━━━ RECORDED INFORMATION ━━━

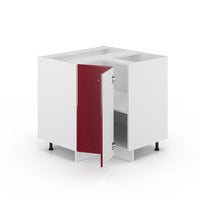 Vicco Mobile ad angolo cucina Rosso bordeaux lucido 80.5 cm , PL Marmo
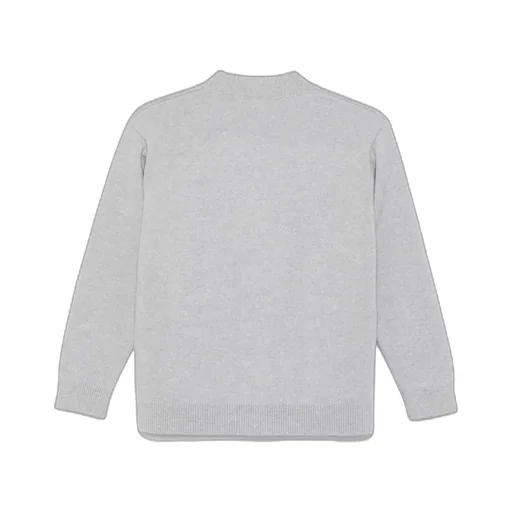 Knitted Logo Embroidered Cardigan
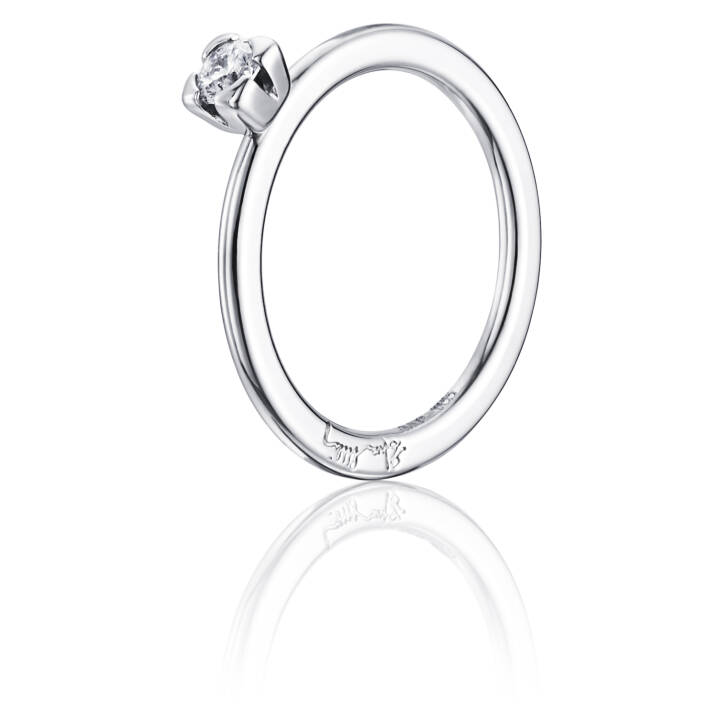 Love Bead Wedding 0.19 ct Diamante Anello Oro bianco nel gruppo Anelli / Anelli di fidanzamento e fedi presso SCANDINAVIAN JEWELRY DESIGN (13-102-00455)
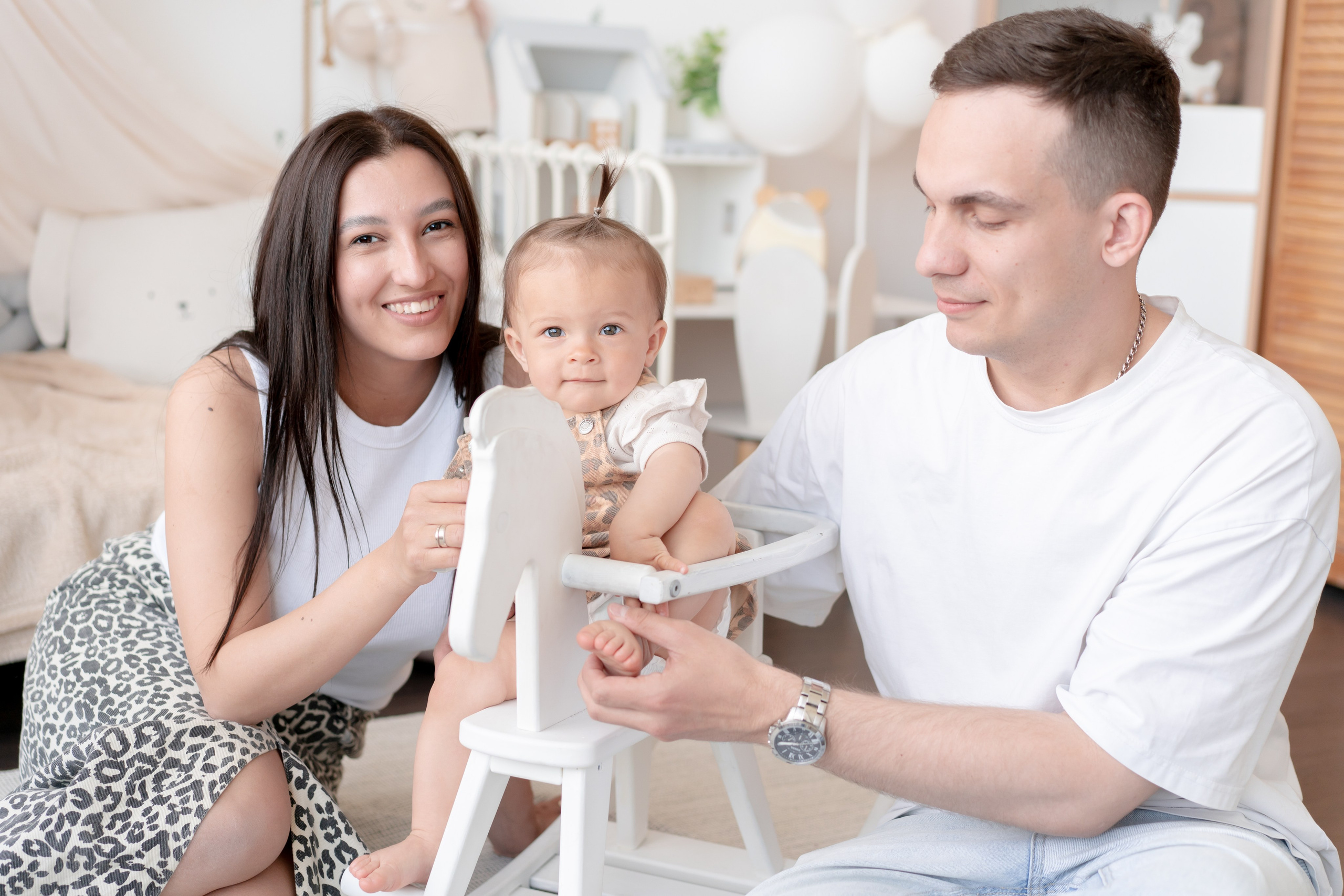Первый день рождения малыша. Детская, семейная фотостудия в Санкт-Петербурге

━━━

WHAT YOU HAVE TO DO |
For this exercise, retype exactly, and only, the lines from the line with "Knitted Logo Embroidered Cardigan" through the last line of the material above, both included. Pictures stay out.

YOUR SOLUTION |
 Knitted Logo Embroidered Cardigan
 Love Bead Wedding 0.19 ct Diamante Anello Oro bianco nel gruppo Anelli / Anelli di fidanzamento e fedi presso SCANDINAVIAN JEWELRY DESIGN (13-102-00455)
Первый день рождения малыша. Детская, семейная фотостудия в Санкт-Петербурге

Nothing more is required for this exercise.